Requirement - Lines holding the word "outcome" in the material below: count them and write the number alone.

Data provided -

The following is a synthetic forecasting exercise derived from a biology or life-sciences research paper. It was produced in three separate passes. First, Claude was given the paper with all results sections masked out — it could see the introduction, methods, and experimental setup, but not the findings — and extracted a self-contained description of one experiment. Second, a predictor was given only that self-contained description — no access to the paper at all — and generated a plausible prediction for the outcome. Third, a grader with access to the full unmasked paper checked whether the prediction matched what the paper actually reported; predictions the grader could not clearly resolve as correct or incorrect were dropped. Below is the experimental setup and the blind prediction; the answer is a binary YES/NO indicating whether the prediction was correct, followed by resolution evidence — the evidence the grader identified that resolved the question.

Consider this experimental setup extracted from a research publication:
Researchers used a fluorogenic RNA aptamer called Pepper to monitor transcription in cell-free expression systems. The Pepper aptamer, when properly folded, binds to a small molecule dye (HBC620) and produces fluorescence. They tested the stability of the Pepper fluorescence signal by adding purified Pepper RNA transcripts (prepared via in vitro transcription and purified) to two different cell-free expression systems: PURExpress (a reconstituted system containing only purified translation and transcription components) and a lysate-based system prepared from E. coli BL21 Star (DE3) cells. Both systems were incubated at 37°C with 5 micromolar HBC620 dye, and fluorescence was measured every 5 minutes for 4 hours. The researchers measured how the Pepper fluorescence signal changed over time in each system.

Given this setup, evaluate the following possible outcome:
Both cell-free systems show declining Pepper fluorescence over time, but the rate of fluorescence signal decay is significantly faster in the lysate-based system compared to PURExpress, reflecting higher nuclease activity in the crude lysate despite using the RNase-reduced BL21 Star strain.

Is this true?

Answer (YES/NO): NO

Finished exercise - 2